Figures 5, 6 and 7 show, respectively, the ARMSEs of position and velocity, the ASRNENs of \({\hat{{\varvec{x}}}}_{k|k-1}\) and \({\varvec{r}}\), and the ASRNFNs of \({\varvec{P}}_{k|k-1}\) and \({\varvec{R}}\) when different numbers of iteration \(N=1,2,\ldots ,20\) are selected, where the black and blue lines coincide in the bottom subfigure of Fig. 6. It can be observed from Figs. 5, 6 and 7 that the proposed AKF has smaller ARMSEs, ASRNENs and ASRNFNs than the existing KFNNS and VBAKF-PR when \(N\ge 3\), and the proposed AKF has almost the same ARMSEs of position as the optimal KFTNS when \(N\ge 5\). Thus, the proposed AKF has better accuracy for jointly estimating position, velocity and statistical parameters \(\left\{ {\hat{{\varvec{x}}}}_{k|k-1}, {\varvec{r}}, {\varvec{P}}_{k|k-1}, {\varvec{R}}\right\} \) when \(N\ge 3\). Moreover, we can observe from Figs. 5, 6 and 7 that the ARMSEs, ASRNENs and ASRNFNs of the proposed AKF all converge when \(N\ge 10\). Therefore, the number of iteration \(N=10\) is enough to guarantee the performance of the proposed AKF.

Fig. 10
figure 10

RMESs of position and velocity for different tuning parameters \(\tau =1, 2, 3, 4, 5, 6\)

Fig. 11
figure 11

RMESs of position and velocity for different initial dof parameters \(\nu _{0}=3.1, 3.5, 4.0, 4.5, 5.0, 5.5\)

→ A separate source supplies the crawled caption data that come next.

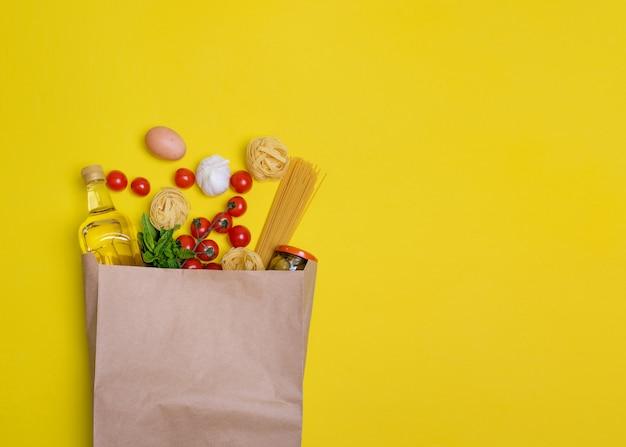 Olijfolie, pasta, tagliatelle, olijven, ei, cherrytomaatjes, knoflook in een papieren zak op geel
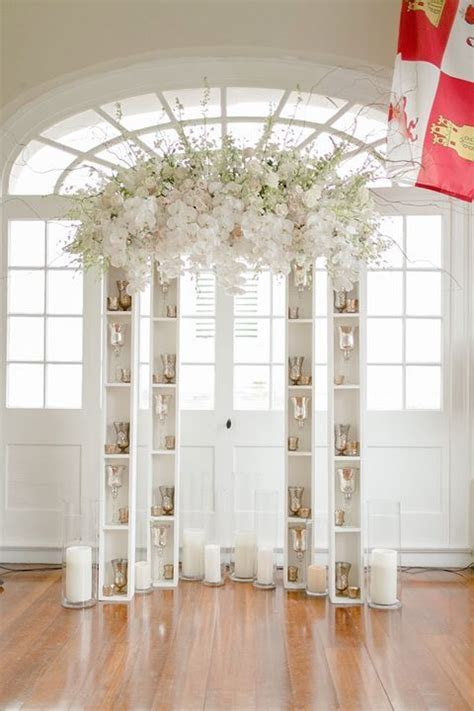 Unique modern altar of bookcases and a floral arch ~ https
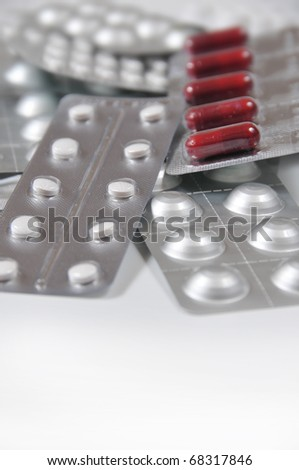 picture of still life of several medication blister with white bottom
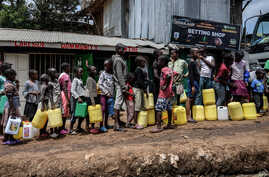 Children queue with their jerrycans to fill them with free water distributed by the Kenyan government at Kibera slum in Nairobi…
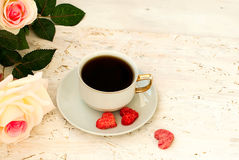 Cup of coffee, sugar hearts and a bouquet of cream roses Royalty Free Stock Photo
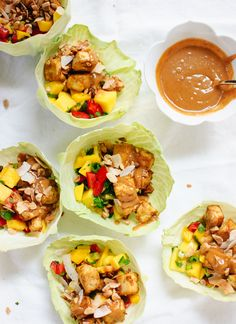 Thai Mango Cabbage Wraps with Crispy Tofu and Peanut Sauce Mango salsa cabbage wraps with crispy baked tofu and an irresistible peanut sauce. These salad wraps are light and delicious! Recipe is gluten free & vegan. Thai Mango Salad, Mango Salsa, Vegetarian Recipes, Cooking Recipes, Healthy Recipes, Cooking Food, Vegan Vegetarian, Easy Recipes, Skinny Recipes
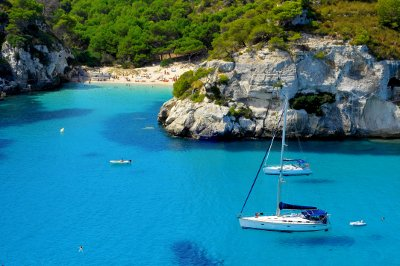 Boats near a sunny beach in the Balearics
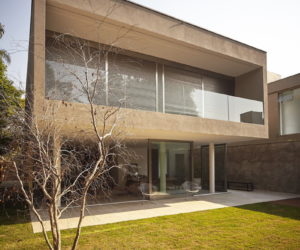 Urban Residence Lets Nature In Through Its Glazed Facades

Figures 8, 9, 10 and 11 show the RMSEs of position and velocity when different priori confidence parameters \(\alpha _{k}=0.5, 1.0, 1.5, 2.0, 2.5, 3.0\) and \(\beta _{k}=2, 3, 4, 5, 6, 7\), different tuning parameters \(\tau =1, 2, 3, 4, 5, 6\), and different initial dof parameters \(\nu _{0}=3.1, 3.5, 4.0, 4.5, 5.0, 5.5\) are, respectively, selected. It is seen from Fig. 8 that the proposed AKFs with selected priori confidence parameters \(\alpha _{k}\) have better estimation accuracy than existing KFNNS and VBAKF-PR, and the proposed AKF with \(\alpha _{k}=0.5\) achieves the best estimation accuracy. It can be seen from Figs. 9 and 10 that the proposed AKFs with selected priori confidence parameters \(\beta _{k}\) and tuning parameters \(\tau \) have almost consistent estimation accuracy and achieve better estimation accuracy than the existing KFNNS and VBAKF-PR. We can see from Fig. 11 that the proposed AKFs with selected initial dof parameters have almost consistent estimation accuracy of position and better estimation accuracy as compared with the existing KFNNS and VBAKF-PR.

6 Conclusion

In this paper, a new AKF was proposed for a linear Gaussian state-space model with inaccurate noise statistics based on the VB approach. To resist the uncertainties of noise statistics, the state vector, the one-step prediction and corresponding prediction error covariance matrix, and the mean vector and covariance matrix of measurement noise are jointly estimated based on the VB approach. Both the prior joint PDFs of the one-step prediction and corresponding prediction error covariance matrix and the joint PDF of the mean vector and covariance matrix of measurement noise are selected as NIW distributions, based on which the posterior PDFs of these unknown parameters are, respectively, approximated by Gaussian and IW distributions using the VB approach. Simulation results of a target tracking example illustrated that the proposed AKF has better estimation accuracy but higher computational complexity than existing state-of-the-art AKFs, which is induced by the fact that the proposed AKF can better estimate the one-step prediction and corresponding prediction error covariance matrix and the mean vector and covariance matrix of measurement noise as compared with existing state-of-the-art AKFs.